■ TEXTO EXIBIDO:
Meus colegas americanos disseram a Kim que os EUA também são um país dividido e que 50% de sua população não votou no governo atual. Kim sorriu e fez outro brinde, desta vez, com uísque. "Sintam-se muito bem-vindos à Coréia", disse, em inglês.

Censura
O dia após o jantar seria nosso primeiro dia de filmagens. Logo cedo, tínhamos de gravar numa rua de Pyongyang para o noticiário noturno da ABC. Nossos dois monitores estavam muito preocupados com o que apareceria no segundo plano. Depois de muita discussão e checagem do ângulo da câmera, eles finalmente chegaram a um acordo.
Li e Jang começaram, então, a anotar tudo o que dizia nosso correspondente e o que comentávamos entre nós. Aliás, eles faziam anotações até durante o jantar.
Concluímos a gravação, e, enquanto nosso produtor corria para a emissora de TV nacional, a KTR, eu, o cinegrafista e Jang fomos ao centro da cidade fazer algumas imagens gerais. Tínhamos apenas sete minutos. Conseguimos filmar algumas pessoas indo ao trabalho, pontos de ônibus, etc. e corremos até a estação de TV para completar a transmissão.
Tudo ia bem até que nosso monitor viu as imagens inócuas de pessoas nos pontos. Era cedo, e as canções da revolução já tocavam nas ruas. Li saltou da cadeira e tentou impedir a transmissão. Nosso produtor tentou discutir, mas ele estava muito sério. "Essas imagens não têm nada a ver com a razão pela qual vocês estão aqui", dizia. "Os coreanos não gostam de ser filmados por estrangeiros. Por que fizeram isso?" Insistia: "Eu tenho o poder aqui, e vocês têm de fazer o que eu mando".
Durante os cinco dias que durou nossa visita, fomos autorizados a fazer três transmissões ao vivo desde o estacionamento da emissora de televisão, além de nossas transmissões diárias. Os monitores vigiavam tudo.

Cidade e campo
As ruas de Pyongyang ficam totalmente escuras a partir das 22h.
Fiquei espantado com o espírito comunitário evidenciado pelos norte-coreanos. Os moradores de edifícios têm de manter limpas as ruas e a parte externa dos prédios. Vimos muitas pessoas comuns, de uniforme cinza com uma insígnia com a bandeira ou uma foto do grande líder, arrancando mato das calçadas ou lustrando os monumentos. Muitas estavam agachadas no chão, varrendo as ruas com escovas pequenas.
O governo decretou também que cada trabalhador precisa dedicar pelo menos duas semanas de seu tempo, duas vezes por ano, ao trabalho nos arrozais.
Visitamos um deles, onde entrevistamos um operário que tinha passado o dia todo transplantando arroz. Ele e seus colegas ficavam felizes de fazer esse trabalho, pois era por uma causa nobre: "Alimentar nosso povo".

■ TAREFA PROPOSTA: Retome o relato da equipe de filmagem na Coreia do Norte, dando sequência a partir da última frase do texto acima.

(Entradas do conjunto de dados)
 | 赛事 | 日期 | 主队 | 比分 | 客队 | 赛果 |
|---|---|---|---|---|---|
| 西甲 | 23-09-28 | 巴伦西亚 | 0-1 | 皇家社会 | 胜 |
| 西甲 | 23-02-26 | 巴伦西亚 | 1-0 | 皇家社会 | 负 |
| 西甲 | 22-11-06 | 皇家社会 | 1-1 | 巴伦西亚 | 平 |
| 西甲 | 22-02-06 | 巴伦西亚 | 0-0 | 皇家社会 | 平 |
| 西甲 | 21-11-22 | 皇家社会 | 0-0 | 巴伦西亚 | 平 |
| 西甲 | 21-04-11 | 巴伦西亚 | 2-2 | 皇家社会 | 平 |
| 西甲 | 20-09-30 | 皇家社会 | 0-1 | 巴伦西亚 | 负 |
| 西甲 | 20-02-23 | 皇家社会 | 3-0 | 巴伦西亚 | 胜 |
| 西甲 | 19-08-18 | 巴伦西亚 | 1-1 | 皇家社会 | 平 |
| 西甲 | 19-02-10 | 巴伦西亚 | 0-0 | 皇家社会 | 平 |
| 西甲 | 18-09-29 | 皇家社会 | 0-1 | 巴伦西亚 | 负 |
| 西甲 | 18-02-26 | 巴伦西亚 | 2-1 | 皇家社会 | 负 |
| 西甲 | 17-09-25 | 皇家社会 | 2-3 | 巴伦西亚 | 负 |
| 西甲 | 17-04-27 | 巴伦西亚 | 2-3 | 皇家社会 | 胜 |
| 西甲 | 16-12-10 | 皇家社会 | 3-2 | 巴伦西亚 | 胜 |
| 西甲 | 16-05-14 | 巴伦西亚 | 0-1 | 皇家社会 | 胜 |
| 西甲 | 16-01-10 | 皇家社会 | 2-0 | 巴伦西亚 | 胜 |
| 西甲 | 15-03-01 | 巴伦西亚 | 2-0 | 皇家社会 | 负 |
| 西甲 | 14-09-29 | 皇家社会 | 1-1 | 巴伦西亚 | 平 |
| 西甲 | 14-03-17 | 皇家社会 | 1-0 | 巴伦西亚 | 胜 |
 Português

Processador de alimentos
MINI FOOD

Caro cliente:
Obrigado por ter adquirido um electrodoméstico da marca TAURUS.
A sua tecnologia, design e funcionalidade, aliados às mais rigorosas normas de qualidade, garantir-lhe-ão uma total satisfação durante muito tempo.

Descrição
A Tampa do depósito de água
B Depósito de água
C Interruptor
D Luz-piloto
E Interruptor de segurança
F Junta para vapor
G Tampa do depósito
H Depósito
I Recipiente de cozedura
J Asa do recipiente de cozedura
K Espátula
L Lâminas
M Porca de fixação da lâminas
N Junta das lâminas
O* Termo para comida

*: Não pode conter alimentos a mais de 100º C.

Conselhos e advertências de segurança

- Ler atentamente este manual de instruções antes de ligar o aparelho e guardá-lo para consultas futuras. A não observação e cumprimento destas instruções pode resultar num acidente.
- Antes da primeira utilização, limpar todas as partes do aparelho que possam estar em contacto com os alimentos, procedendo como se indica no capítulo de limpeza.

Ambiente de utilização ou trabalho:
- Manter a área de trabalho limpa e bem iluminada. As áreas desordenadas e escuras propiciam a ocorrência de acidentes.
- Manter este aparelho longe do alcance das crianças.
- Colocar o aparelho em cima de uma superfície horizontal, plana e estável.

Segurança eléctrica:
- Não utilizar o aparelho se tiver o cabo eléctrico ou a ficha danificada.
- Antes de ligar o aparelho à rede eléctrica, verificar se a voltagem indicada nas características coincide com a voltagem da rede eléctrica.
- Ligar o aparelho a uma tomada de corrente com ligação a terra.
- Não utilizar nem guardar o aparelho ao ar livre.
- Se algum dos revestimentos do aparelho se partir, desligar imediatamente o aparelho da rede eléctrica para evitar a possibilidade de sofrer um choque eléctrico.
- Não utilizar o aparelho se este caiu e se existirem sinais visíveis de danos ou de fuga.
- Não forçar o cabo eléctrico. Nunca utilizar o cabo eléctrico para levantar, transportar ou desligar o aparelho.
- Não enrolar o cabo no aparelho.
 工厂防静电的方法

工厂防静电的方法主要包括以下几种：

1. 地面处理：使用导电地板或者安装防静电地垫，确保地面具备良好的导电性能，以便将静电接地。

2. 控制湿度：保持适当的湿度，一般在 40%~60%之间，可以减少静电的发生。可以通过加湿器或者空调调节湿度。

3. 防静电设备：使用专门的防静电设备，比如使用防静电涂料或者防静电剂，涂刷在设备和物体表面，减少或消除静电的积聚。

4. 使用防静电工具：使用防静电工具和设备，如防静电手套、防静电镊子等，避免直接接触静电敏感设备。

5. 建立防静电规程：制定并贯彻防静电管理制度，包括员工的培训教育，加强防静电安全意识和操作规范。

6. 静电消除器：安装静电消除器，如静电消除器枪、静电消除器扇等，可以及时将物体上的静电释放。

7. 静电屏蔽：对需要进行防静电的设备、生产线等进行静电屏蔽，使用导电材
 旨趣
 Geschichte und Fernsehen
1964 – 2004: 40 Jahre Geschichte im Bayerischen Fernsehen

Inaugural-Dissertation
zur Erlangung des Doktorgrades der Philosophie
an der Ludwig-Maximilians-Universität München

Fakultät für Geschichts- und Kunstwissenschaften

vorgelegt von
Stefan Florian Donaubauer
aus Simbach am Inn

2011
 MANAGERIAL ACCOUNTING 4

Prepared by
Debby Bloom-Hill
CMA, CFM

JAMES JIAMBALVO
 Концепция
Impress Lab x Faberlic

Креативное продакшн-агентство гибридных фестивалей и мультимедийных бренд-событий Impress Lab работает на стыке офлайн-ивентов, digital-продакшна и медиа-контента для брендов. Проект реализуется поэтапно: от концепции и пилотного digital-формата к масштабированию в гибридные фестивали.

■ RESULTADO DA TAREFA:
Conversamos com um rapaz de 19 anos que pescava num lago. Ele disse que queria entrar para o Exército para defender seu país dos "ianques". Afirmou que odiava os americanos porque eles matam coreanos. Nosso correspondente perguntou se ele já estivera com um americano, e ele respondeu que não. "Eu sou americano", disse Bob. O rapaz deu um sorriso tímido e, hesitante, apertou a mão de Bob. Tudo isso com nosso monitor traduzindo e anotando.
Paramos diante de um vilarejo (não fomos autorizados a entrar) para filmar alguns gráficos de "produtividade" expostos nos campos da cidadezinha. Ao lado dos gráficos, havia bandeiras com versos incentivando o trabalho e elogiando o grande líder.
Enquanto filmávamos, duas garotinhas se aproximaram. Elas deviam ter entre 6 anos e 9 anos e disseram odiar os americanos "porque eles matam pessoas inocentes na Coréia". Afirmaram que, por causa dos americanos, muitas pessoas em seu país vivem separadas. "Elas aprendem isso na escola", disse o monitor. "Está escrito nos livros de história."
Nossa parada seguinte foi o Palácio das Crianças, uma gigantesca construção de mármore erguida para o ensino dos melhores estudantes da Coréia do Norte.
Fomos informados de que só crianças excepcionalmente dotadas são aceitas ali. Em um rápido tour, vimos alunos esculpindo, costurando, pintando, cantando, dançando, tocando instrumentos, recitando poemas para seu líder e fazendo acrobacias. Alguns eram muito pequenos.
Todas essas atividades são extracurriculares. Essas crianças ainda freqüentam a escola normal, para ter acesso ao melhor dos dois ensinos.

A fronteira
A chamada "zona desmilitarizada", ou ZDM, é desmilitarizada apenas no nome. Ela deve ser uma das fronteiras mais tensas do mundo. Foi ali que, em 1953, foi assinado o armistício entre os coreanos e as tropas dos EUA e aliadas, pondo fim à guerra.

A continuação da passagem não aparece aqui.